The Corporate Governance rules established by the Anheuser-Busch InBev Board of Directors support our business ambitions. They ensure that the company is responsibly managed and properly controlled. Without limiting vision or hampering swift action, the rules establish a framework of best practices, a way of thinking, and the modus operandi within and around the company to ensure clarity and proper conduct.
As a company incorporated under Belgian law and listed on Euronext Brussels, Anheuser-Busch InBev adheres to the principles and provisions of the Belgian Corporate Governance Code, published in March 2009.
The majority of the Code is reflected in Anheuser-Busch InBev’s Corporate Governance rules. The complete set of these Corporate Governance rules is posted on the Corporate Governance Charter page. The rules are regularly updated.
In order to reflect Anheuser-Busch InBev’s specific shareholding structure and the global nature of its operations, the Board of Directors has nevertheless adopted the following rules which depart from the Belgian Corporate Governance Code:
Principle 5.3./1 (Appendix D) of the Belgian Code: “the Board should set up a nomination committee composed of a majority of independent non-executive Directors”:
The Board of Directors appoints the chairman and members of the Compensation and Nominating Committee from among the Directors, including at least one member from among the independent Directors. As the Committee is composed exclusively of non-executive Directors who are independent of management and free from any business relationship which could materially interfere with the exercise of their independent judgment, the Board considers that the composition of this Committee achieves the Code’s aim of avoiding potential conflicts of interest.

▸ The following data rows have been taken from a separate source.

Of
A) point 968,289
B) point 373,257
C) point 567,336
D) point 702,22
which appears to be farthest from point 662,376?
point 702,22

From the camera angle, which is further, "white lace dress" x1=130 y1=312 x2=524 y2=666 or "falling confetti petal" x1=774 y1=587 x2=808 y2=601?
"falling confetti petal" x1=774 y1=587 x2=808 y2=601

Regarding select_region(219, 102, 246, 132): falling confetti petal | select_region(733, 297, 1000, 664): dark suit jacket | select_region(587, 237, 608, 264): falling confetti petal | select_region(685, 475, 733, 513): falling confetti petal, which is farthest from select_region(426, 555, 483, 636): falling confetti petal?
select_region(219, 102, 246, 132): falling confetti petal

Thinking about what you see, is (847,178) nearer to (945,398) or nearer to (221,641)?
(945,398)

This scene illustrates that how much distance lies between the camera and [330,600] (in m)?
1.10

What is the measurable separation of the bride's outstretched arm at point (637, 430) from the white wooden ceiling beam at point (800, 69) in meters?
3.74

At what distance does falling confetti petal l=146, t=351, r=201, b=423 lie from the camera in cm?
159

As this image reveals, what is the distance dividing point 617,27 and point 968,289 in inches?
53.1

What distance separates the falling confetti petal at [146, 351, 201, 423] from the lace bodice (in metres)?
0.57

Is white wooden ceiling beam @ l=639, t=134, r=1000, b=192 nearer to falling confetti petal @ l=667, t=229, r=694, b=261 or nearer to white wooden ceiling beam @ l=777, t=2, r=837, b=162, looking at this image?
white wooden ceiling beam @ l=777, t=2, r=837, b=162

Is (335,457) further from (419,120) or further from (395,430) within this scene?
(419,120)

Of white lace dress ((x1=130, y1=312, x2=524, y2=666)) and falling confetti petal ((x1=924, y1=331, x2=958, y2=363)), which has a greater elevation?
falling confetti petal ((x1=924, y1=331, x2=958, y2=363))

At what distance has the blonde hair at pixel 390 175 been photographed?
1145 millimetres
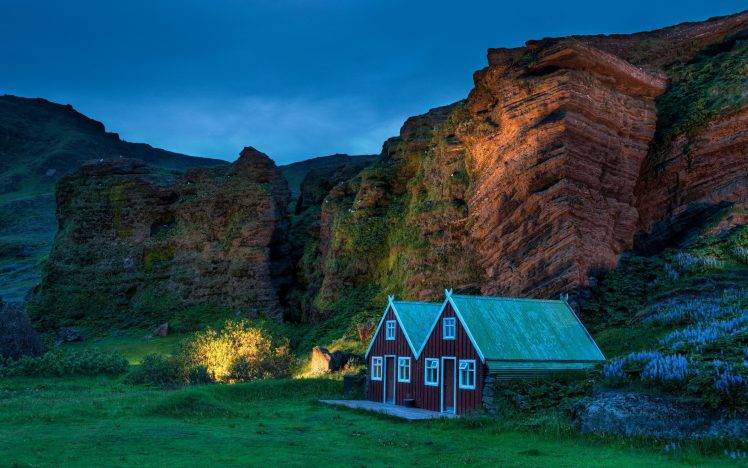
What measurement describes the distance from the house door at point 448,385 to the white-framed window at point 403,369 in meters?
3.83

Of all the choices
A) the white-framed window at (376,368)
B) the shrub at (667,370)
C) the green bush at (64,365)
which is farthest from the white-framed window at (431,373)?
the green bush at (64,365)

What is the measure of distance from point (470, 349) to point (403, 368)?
7.17 metres

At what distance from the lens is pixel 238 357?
50781 millimetres

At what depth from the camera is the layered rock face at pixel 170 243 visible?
81.6 metres

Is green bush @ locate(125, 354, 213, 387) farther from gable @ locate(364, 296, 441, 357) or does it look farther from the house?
the house

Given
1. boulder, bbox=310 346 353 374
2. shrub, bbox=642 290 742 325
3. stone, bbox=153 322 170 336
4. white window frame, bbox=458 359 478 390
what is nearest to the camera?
white window frame, bbox=458 359 478 390

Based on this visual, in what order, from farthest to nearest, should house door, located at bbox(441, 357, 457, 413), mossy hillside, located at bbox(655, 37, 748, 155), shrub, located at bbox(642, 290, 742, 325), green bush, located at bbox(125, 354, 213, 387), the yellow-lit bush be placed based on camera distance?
mossy hillside, located at bbox(655, 37, 748, 155) → the yellow-lit bush → green bush, located at bbox(125, 354, 213, 387) → shrub, located at bbox(642, 290, 742, 325) → house door, located at bbox(441, 357, 457, 413)

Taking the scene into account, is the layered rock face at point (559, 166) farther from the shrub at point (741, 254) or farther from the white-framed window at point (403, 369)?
the white-framed window at point (403, 369)

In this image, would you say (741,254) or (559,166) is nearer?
(741,254)

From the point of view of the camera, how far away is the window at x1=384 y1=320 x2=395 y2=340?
41156 mm

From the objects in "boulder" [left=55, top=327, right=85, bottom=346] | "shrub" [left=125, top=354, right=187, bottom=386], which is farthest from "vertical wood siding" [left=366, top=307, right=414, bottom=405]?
"boulder" [left=55, top=327, right=85, bottom=346]

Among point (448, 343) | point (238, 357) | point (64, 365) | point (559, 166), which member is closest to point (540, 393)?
point (448, 343)

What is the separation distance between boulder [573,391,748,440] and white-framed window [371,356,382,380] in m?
17.5

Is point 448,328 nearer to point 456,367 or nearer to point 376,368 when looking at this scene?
point 456,367
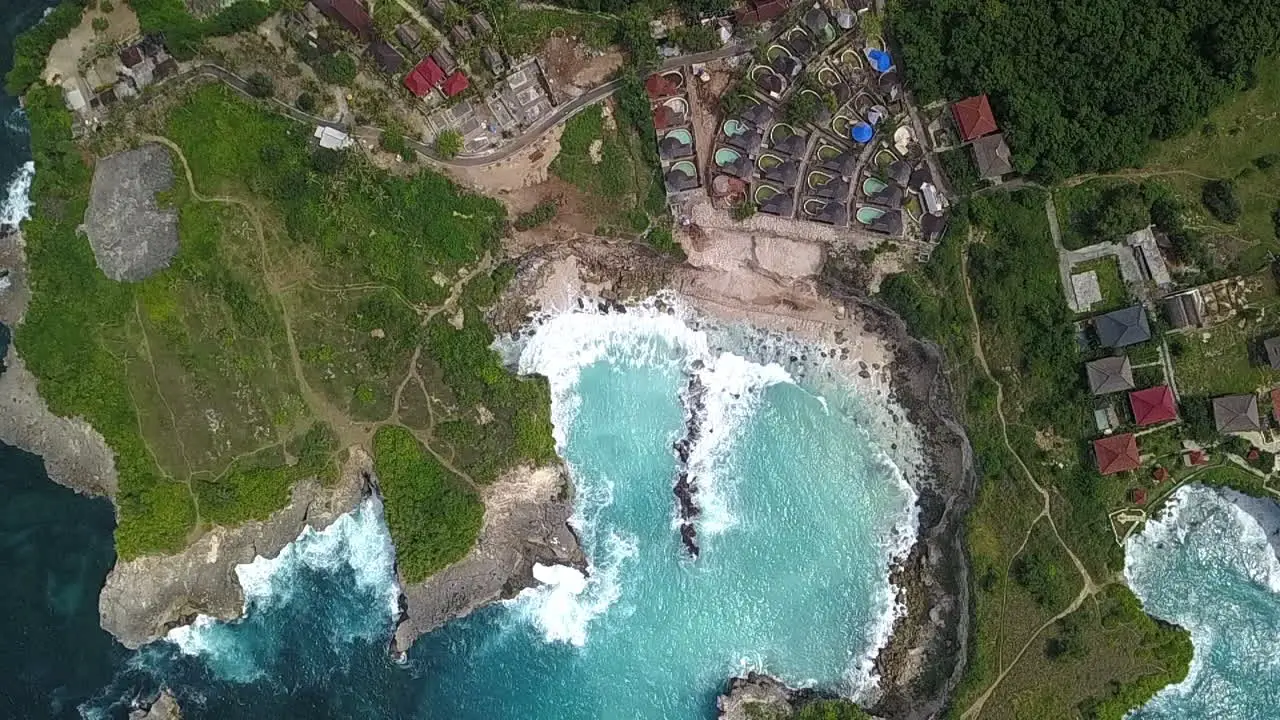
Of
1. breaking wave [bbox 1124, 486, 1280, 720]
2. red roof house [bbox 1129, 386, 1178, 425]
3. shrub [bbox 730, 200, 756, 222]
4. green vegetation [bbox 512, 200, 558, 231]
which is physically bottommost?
breaking wave [bbox 1124, 486, 1280, 720]

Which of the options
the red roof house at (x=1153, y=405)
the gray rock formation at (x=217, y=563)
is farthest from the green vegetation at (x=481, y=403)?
the red roof house at (x=1153, y=405)

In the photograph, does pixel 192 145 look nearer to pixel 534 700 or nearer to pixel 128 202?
pixel 128 202

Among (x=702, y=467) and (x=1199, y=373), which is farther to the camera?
(x=702, y=467)

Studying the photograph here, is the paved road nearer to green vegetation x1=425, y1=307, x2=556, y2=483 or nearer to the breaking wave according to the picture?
green vegetation x1=425, y1=307, x2=556, y2=483

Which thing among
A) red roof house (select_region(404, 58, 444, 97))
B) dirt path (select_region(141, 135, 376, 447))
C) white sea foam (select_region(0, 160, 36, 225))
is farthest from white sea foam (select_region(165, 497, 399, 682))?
white sea foam (select_region(0, 160, 36, 225))

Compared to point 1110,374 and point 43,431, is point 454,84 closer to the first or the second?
point 43,431

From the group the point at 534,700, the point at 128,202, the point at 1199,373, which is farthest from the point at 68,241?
the point at 1199,373
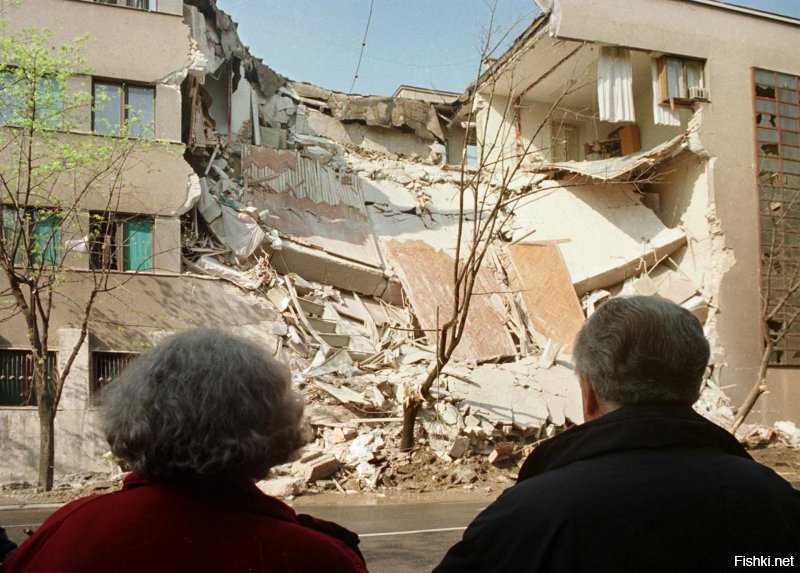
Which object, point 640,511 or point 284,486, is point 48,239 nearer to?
point 284,486

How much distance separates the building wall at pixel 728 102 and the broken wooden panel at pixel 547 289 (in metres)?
3.99

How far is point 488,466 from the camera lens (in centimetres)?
1274

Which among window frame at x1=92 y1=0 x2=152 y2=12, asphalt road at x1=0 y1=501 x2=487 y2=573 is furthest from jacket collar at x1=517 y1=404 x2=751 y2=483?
window frame at x1=92 y1=0 x2=152 y2=12

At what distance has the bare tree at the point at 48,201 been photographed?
11469 millimetres

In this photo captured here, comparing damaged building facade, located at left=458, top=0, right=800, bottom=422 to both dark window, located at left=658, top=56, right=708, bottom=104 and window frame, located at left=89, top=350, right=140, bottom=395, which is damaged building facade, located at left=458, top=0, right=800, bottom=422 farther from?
window frame, located at left=89, top=350, right=140, bottom=395

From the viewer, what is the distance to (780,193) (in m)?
19.1

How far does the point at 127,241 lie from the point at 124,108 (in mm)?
2917

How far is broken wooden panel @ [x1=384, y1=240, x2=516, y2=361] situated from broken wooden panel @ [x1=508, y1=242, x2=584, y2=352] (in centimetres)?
76

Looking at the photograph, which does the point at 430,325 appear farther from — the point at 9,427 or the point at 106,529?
the point at 106,529

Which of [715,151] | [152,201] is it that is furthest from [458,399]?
[715,151]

Principle 7.7. of the Belgian Code: “Non-executive Directors should not be entitled to performance-related remuneration such as bonuses, stock-related, long-term incentive schemes, fringe benefits or pension benefits” :
The remuneration of the Board members is composed of a fixed fee and a limited, pre-determined number of options, which ensures the independence of the Board members as well as aligning the Directors’ interests with those of the shareholders. The Board of Directors considers it very unlikely that the granting of options could affect their judgement as Board members. As a consequence, the Board considers Anheuser-Busch InBev’s principles of remuneration compatible with the recommendations of the Belgian Code on Corporate Governance.
Finally, it should be noted that options may only be granted upon the recommendation of the Compensation and Nominating Committee. Any such recommendation must be subsequently approved by the Board and the shareholders in a general meeting.
Further to the New York Stock Exchange listing of ADS’s representing ordinary shares of Anheuser-Busch InBev, the New York Stock Exchange Corporate Governance rules for Foreign Private Issuers are applicable to the company. According to these rules, the company discloses in item 16G of its annual report on Form 20-F significant ways in which its Corporate Governance practices differ from those followed by companies listed on the NYSE.
Finally, Anheuser-Busch InBev has registered with the United States Securities and Exchange Commission (“SEC”). As a result, it is subject to the Sarbanes-Oxley Act of 2002 and to rules of the SEC relating to corporate governance.